Excerpted text:
******
Week 4 of NPM saw these five poets resisting the @#$%patriarchy:~ Molly Peacock and The Analyst (Biblioasis)~ Lisa Robertson and 3 Summers (Coach House Books)~ Rachel Lebowitz and Cottonopolis (Pedlar Press)~ Lise Gaston and Cityscapes in Mating Season (Signature Editions)~ Katherine Leyton and All the Gold Hurts My Mouth (Goose Lane Editions)

Around the Web

~ Take us to Chicago where the wind blows and these bookstores make us say, “whoa!”~ Angeline Schellenberg’s Tell Them It Was Mozart (Brick Books) won three 2017 Manitoba Book Awards, and C.S. Reardon’s The Spanish Boy (Signature Editions) also picked up one of the awards.~ The 2017 Arthur Ellis Award shortlists are out: Mark Lisac’s Where the Bodies Lie (NeWest Press) has been shortlisted for Best First Novel, and Debra Komar’s Black River Road: An Unthinkable Crime, and Unlikely Suspect, and the Question of Character (Goose Lane Editions) as well as Bobbi-Jean MacKinnon’s Shadow of Doubt: The Trial of Dennis Oland (Goose Lane Editions) has been shortlisted for Best Nonfiction Book.~ Harry Potter fans, Buzzfeed challenges us with these anagrams of HP characters.

What Else We’re Reading

After cycling to the lesser-known Cherry Blossoms at Robarts Library in Toronto, ALU Executive Director Christen started reading Kateri Lanthier’s Siren (Véhicule Press), which includes a haiku dedicated to that locale.
******
Entries supplied:
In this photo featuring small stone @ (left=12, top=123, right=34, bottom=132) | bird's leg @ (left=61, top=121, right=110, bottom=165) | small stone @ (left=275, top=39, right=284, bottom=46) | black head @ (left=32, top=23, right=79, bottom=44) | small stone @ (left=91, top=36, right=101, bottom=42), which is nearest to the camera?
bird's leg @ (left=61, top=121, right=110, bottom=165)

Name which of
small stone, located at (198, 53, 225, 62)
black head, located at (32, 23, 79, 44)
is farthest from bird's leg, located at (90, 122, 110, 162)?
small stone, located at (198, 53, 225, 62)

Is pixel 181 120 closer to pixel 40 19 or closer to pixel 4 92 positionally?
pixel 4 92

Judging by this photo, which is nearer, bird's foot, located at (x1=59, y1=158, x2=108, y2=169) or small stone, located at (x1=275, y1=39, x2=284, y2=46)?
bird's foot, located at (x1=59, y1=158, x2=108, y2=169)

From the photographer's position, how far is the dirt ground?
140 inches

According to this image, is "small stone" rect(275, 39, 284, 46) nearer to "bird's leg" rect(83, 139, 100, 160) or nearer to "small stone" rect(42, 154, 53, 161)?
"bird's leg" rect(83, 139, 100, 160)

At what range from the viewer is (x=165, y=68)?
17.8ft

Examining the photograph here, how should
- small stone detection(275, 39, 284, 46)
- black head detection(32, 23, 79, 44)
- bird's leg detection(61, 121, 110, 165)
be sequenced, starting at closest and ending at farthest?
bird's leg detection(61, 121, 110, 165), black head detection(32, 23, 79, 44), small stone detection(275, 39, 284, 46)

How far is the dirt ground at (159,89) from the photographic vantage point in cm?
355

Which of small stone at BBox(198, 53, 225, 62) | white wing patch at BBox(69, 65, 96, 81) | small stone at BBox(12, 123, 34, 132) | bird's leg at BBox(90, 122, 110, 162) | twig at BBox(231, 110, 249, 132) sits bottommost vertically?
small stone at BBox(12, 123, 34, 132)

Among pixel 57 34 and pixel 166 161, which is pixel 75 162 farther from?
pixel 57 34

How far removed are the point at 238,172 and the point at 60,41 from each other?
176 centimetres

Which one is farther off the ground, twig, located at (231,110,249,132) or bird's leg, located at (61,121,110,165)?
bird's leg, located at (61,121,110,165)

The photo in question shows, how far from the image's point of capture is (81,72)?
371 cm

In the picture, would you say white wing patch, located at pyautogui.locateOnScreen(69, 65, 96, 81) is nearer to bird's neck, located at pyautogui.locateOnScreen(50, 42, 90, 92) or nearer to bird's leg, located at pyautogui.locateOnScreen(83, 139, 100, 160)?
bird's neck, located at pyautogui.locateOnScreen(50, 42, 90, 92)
******
Task set:
a) List the poets named in the opening line of the literary news excerpt.
b) How many lines of the entries contain the string "image"? Give only the number.
The literary news excerpt and the entries come from unrelated sources.

Exercise solutions:
a) Molly Peacock, Lisa Robertson, Rachel Lebowitz, Lise Gaston, Katherine Leyton

b) 2